There is a supplement site which has been discussed here (and which I can't mention as per rules) that still carries a selection of DS.

I mentioned that after using the site my debit card began getting strange charges on it. Anyway, the bank has replaced the money.

I have found a potential explanation and security vulnerability: the site's server runs Microsoft's IIS/6.0. This has a number of recognized security flaws.

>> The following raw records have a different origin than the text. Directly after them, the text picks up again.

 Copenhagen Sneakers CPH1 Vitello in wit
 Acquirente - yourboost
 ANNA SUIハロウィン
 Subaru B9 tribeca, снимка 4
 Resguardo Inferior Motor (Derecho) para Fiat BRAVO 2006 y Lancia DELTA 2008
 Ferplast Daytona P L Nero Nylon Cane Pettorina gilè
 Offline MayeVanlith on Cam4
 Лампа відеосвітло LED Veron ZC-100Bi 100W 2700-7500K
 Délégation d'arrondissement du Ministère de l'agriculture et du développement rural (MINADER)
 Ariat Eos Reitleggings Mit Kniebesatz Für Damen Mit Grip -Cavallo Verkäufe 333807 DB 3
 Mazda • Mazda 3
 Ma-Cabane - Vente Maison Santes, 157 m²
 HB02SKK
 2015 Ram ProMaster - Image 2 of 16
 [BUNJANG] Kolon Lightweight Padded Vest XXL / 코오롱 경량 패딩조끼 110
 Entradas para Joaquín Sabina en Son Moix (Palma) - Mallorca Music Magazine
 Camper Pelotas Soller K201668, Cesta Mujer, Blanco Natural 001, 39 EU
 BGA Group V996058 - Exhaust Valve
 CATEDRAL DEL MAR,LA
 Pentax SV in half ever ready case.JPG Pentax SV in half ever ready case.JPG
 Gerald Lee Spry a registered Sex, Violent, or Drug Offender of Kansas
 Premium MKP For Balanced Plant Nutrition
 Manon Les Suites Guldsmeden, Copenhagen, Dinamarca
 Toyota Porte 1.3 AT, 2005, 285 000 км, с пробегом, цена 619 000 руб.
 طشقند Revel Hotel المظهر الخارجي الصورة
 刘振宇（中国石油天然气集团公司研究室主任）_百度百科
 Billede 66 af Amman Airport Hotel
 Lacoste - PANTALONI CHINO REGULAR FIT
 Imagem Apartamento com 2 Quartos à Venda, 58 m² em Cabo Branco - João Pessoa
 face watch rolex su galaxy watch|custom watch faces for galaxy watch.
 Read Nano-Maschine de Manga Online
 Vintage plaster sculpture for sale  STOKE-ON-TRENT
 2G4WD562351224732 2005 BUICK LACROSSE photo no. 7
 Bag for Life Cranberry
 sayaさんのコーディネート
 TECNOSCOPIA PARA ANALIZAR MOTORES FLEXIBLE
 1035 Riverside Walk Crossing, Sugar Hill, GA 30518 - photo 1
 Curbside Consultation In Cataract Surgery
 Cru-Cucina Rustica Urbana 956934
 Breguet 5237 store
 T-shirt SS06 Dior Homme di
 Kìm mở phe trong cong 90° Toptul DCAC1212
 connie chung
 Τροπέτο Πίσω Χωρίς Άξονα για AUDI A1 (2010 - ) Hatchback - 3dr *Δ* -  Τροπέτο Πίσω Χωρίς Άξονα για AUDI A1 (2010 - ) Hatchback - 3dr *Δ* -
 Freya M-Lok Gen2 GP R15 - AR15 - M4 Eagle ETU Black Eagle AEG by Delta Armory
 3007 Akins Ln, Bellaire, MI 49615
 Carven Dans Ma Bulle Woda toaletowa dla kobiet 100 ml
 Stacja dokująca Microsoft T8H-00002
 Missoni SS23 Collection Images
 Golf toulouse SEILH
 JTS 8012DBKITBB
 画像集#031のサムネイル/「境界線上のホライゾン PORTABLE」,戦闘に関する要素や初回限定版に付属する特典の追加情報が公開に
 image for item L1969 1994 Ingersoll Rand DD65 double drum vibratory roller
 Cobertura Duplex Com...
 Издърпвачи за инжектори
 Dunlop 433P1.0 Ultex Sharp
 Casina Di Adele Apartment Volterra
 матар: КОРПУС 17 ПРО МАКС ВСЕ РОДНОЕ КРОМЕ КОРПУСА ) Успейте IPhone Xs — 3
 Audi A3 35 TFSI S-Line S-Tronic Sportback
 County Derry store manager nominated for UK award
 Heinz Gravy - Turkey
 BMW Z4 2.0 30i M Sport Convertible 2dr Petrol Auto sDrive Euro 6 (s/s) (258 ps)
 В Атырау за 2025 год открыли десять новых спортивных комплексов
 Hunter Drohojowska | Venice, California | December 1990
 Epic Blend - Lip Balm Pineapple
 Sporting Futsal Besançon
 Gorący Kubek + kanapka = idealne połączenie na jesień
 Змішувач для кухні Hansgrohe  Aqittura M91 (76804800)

So...I would ONLY place orders over the phone.


Crowbar

 

[ward0351]

You didn't have to get a new card issued? I was a victim of online identity theft, and had to create whole new accounts. Huge pain in the ass.
Good looking out

 

[crowbar46]

Sure, I got a new card, new password.

Go to www.grc.com and download the "ID Serve" applette. It allows you to put in a website's URL (e.g., www.nutaplanet.com) and it will querry the server and return info concerning the software used by that server--VERY COOL!!!

At any rate very few commercial web sites run Microsoft's IIS/6.0. If you see one that does, my recommendation is to not transmit info over the internet to their server--call in your order.

P.S. Neither Nutataplanet nor Primordial Performance use the Microsoft software.


Crowbar

 

[ward0351]

Thats an awesome tool, I put it on my desktop. I did a few searches, and I found the supp supplier I'm sure you were talking about. So far they're the only one I've found that I've used before.

 

[Knowbull]

Crowbar, you got PM

 

[De Santo]

Thanks...I checked out the site I regularly use and it was run by Apache. I did find the place you must have used...thank god I never buy anything from them.